Das bundesweit erste Gerichtsurteil zum umstrittenen neuen Asylkurs macht nun jedoch klar, dass die neue schwarz-rote Bundesregierung wohl zu weit gegangen ist. Der konkrete Fall steht für viele an Deutschlands 3800 Kilometer langer Außengrenze. Die zwei Männer und eine Frau aus Somalia kamen mit dem Zug aus Polen nach Deutschland. Sie wurden am Bahnhof in Frankfurt von der Bundespolizei kontrolliert und trotz Asylgesuchs noch am selben Tag nach Polen zurückgewiesen. Von dort aus klagten die Geflüchteten. Die Bundespolizisten hatten die Entscheidung damit begründet, dass die Geflüchteten aus einem sicheren Drittstaat kamen. Allerdings schreibt das geltende Recht auch in solchen Fällen eigentlich eine eingehende und individuelle Prüfung des Schutzanspruchs vor.

Als brisant gilt, dass das Gericht auch die juristische Konstruktion Dobrindts verwirft, die das Vorgehen und seine Weisung eigentlich rechtfertigen sollten. Die Bundesrepublik könne sich nicht auf eine „nationale Notlage“, eine Art Ausnahmezustand, berufen, hieß es. Dies habe die Regierung im Verfahren jedoch getan, sagte eine Gerichtssprecherin. Dafür aber fehle es „an der hinreichenden Darlegung einer Gefahr für die öffentliche Sicherheit oder Ordnung“. Auch Fachleute hatten bezweifelt, dass der Kniff über die Notlage klappt. Denn die Zahlen der Asylgesuche sind rückläufig. Das Gericht traf bislang allerdings nur eine Entscheidung im Eilverfahren.  Eine eingehende Prüfung der komplizierten Rechtslage steht noch aus. Der Eilbeschluss ist aber nach Gerichtsangaben unanfechtbar.

Deutschland muss aber nicht zwangsläufig die Einreise der Geflüchteten ermöglichen

Die Entscheidung bedeutet allerdings nicht, dass Migranten in jedem Fall nach Deutschland kommen dürfen, wenn sie Asyl beantragen. Denn das Gericht machte auch deutlich, dass die sogenannten Dublin-Verfahren an der Grenze oder im grenznahen Bereich durchgeführt werden können. Deutschland müsste also nicht zwangsläufig die Einreise der Geflüchteten ermöglichen. Damit zeigt das Gericht der Bundesregierung auch eine mögliche Alternative zu ihrem Vorgehen auf.

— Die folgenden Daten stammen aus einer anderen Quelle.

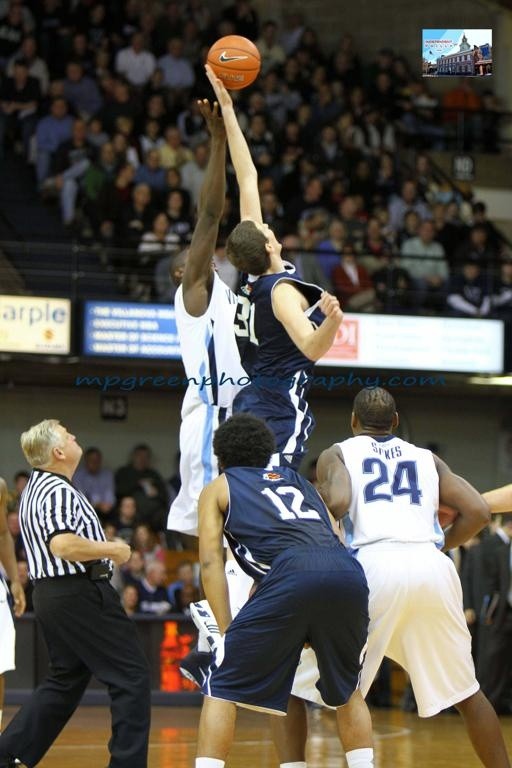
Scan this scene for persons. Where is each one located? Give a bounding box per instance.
[0,476,27,731]
[0,441,511,714]
[178,63,346,472]
[194,414,377,768]
[270,386,511,767]
[1,1,511,320]
[163,98,251,690]
[0,418,153,768]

Die Opposition forderte am Montag umgehend Konsequenzen des Bundeskanzlers. „Der Beschluss entlarvt Dobrindts Symbolpolitik als das, was es ist: ein offener Rechtsbruch“, sagt der Grünen-Innenpolitiker Marcel Emmerich der Süddeutschen Zeitung.  „Was als Stärke verkauft wird, ist ein gefährlicher Blindflug auf dem Rücken von Schutzsuchenden, Einsatzkräften und der Idee eines geeinten Europas.“ Schutzsuchende hätten ein Recht auf rechtsstaatliche Verfahren. Friedrich Merz müsse „die Grenzblockaden umgehend beenden, Klarheit schaffen und rechtswidrige Zurückweisungen sofort stoppen.“ Der Chef der Gewerkschaft der Polizei (GdP) fordert, „dass keinerlei Konsequenzen und rechtliche Schritte“ an den Kolleginnen und Kollegen hängen bleiben dürften. Die Beamten hätten „klar nach Weisungslage des Bundesministers des Inneren gehandelt“, sagt Andreas Roßkopf der SZ.

Die Schlappe vor Gericht könnte auch innerhalb der Regierungskoalition neue Debatten auslösen. Im Koalitionsvertrag hatte die Union zwar gegen Widerstände in der SPD durchgesetzt, Menschen an den Grenzen zurückzuweisen, auch wenn sie um Asyl ersuchen, um die irreguläre Migration zu reduzieren. Das aber soll auf Druck der SPD nur in Abstimmung mit den Nachbarländern geschehen können. Aus Ländern wie Polen oder Tschechien kam zuletzt jedoch offene Kritik.